Deeze is voor eenige jaaren droog gemalen, en bevat thans weinige boerewoningen: de bewooners geneeren zig met de weierij en melkerij.
DE HAND VAN LEIDEN
Zo genoemd, om dat er een paal staat, met een hand er aan, die den weg naar de stad Leiden aanwijst; de bewooners van dit buurtjen hebben in 1787, door de Pruissen, almede veel moeten lijden.
Aan de
NOORDDAMMER BRUG,
Vindt men mede een buurtjen; doch ’t is van weinig betekenis.
Grooter is de
L E G M E E R
Die zig uitstrekt van de Noorddammer brug, tot een quartier uur gaans van Cudelstraat, zijnde eene langte van anderhalf uur gaans; de bewooners bestaan meestal van de turfmaakerij. [1]

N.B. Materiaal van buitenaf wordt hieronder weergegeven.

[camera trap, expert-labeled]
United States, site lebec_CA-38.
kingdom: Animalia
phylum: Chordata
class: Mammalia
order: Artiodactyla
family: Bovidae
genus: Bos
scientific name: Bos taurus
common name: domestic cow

Deeze paal was in den jaare 1793 een zeer oud en onaanzienlijk stuk houts, ten gezegden jaare is er een fraaje ronde steenen paal in de plaats gezet, bovenaan rondsom denzelven leest men 100 Gaarden, zijnde de uitgestrektheid
van het gebied van Amsteldam, boven op den paal staat een fraaje bewerkte kroon, ook pronkt hij met de wapens van Amsteldam en Amstelland, en laager staat het voorgemelde jaartal der vernieuwinge MDCCXCIII ↑
Gezigt van den zwaaren Brand te Amstelveen zo als het zig vertoonde in den Nagt tussen den 25 en 26 Jny 1792.
Eerst leed het bloejend AMSTELVEEN, Door ’s vyands wreede spoorloosheên, Nu viel de vlam het aan, en trachtte ’t gantsch te sloopen Beschouwer! zie den nood, en denk wat men kon hoopen!